● **Excerpt provided**:
_ _ _ _

The foxfish is brown, red, or orange with two spots on the back. When foxfish are juveniles, they are brown and have three yellow patches with a black area around the pectoral fin.

==Habitat and biology==
Foxfish are typically found living under ledges and in caves. It is a long lived species which has been found living for up to 78 years, making it the longest lived wrasse species alongside the western blue groper.

Foxfish are protogynous hermaphrodites, and they spawn several times during the late spring and the summer. They form distinct pairs when breeding.

==Human uses==
The foxfish is caught as bycatch in trawl fisheries off the coasts of New South Wales and Western Australia. In Western Australia it is a quarry for recreational anglers and the state applies bag limits. It is also taken for the aquarium trade and is prized in the United States.

==Taxonomy and etymology==
Bodianus frenchii was formally described in 1879 as Cossyphus frenchii by Carl Benjamin Klunzinger with the type locality given as King George Sound, Western Australia. The specific name honours Herr French, who was an assistant to Dr V. Muller, who was the collector of many types of Australian fishes described by Klunzinger. The vernacular name, "foxfish", is thought to be taken from the misapplied binomial Bodianus vulpinus, as to most eyes this fish bears no resemblance to a fox.

There is a gap in the distribution of the foxfish off the coast of Victoria and the eastern and western populations show morphological differences and may be separated into different species.

_ _ _ _

● **Information supplied**:

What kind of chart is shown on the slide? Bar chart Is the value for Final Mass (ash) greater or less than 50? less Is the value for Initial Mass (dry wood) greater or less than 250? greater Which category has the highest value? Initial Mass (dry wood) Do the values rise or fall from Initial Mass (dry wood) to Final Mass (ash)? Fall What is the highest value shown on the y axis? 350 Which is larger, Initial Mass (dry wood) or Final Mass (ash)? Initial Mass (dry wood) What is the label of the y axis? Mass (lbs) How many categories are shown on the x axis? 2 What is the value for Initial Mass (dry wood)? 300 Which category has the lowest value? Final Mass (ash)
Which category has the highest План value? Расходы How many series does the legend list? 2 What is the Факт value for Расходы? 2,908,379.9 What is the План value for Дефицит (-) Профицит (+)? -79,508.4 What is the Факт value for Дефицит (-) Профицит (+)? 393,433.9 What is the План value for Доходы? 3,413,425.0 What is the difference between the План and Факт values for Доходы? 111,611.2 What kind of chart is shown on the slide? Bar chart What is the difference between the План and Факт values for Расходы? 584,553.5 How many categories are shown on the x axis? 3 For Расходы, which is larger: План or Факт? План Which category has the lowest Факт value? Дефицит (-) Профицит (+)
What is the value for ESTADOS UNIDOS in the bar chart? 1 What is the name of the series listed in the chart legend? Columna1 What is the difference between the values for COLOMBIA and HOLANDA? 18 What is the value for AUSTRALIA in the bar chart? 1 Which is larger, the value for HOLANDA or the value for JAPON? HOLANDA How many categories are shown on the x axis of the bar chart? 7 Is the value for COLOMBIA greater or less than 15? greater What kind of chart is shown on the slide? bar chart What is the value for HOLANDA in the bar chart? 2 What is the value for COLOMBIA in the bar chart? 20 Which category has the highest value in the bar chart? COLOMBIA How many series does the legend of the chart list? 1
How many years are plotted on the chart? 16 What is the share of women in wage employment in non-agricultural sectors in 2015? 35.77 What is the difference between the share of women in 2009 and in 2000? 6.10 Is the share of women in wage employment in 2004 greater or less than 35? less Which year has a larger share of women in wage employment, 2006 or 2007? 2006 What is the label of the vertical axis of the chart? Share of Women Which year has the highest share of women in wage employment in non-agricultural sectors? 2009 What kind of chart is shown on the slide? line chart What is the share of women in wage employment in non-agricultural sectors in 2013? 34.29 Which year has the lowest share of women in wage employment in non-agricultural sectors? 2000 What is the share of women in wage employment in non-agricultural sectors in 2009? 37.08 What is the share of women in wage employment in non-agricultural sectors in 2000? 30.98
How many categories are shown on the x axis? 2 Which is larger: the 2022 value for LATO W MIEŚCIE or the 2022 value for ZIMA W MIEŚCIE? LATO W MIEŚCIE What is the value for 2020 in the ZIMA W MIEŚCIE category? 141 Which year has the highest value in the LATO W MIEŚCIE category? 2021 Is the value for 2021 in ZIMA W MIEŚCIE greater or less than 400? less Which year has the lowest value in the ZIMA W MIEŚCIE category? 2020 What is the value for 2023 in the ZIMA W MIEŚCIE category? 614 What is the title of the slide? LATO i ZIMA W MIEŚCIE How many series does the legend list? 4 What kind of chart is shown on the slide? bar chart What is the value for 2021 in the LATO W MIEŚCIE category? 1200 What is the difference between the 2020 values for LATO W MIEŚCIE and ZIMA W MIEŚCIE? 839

_ _ _ _

● **Required action A**: From the foxfish passage, return the portion between "The foxfish is brown, red, or" and "the pectoral fin.", inclusive, copied word for word.
● **Required action B**: Decide whether each statement agrees with the foxfish passage, answering yes or no and quoting the words of the passage that settle it: (i) Foxfish have been recorded living as long as 78 years. (ii) Foxfish spawn only once each year. (iii) Juvenile foxfish are orange with two spots on the back.

● **Exercise result A**:
The foxfish is brown, red, or orange with two spots on the back. When foxfish are juveniles, they are brown and have three yellow patches with a black area around the pectoral fin.

● **Exercise result B**:
(i) Yes: "has been found living for up to 78 years"
(ii) No: "they spawn several times during the late spring and the summer"
(iii) No: "When foxfish are juveniles, they are brown and have three yellow patches with a black area around the pectoral fin."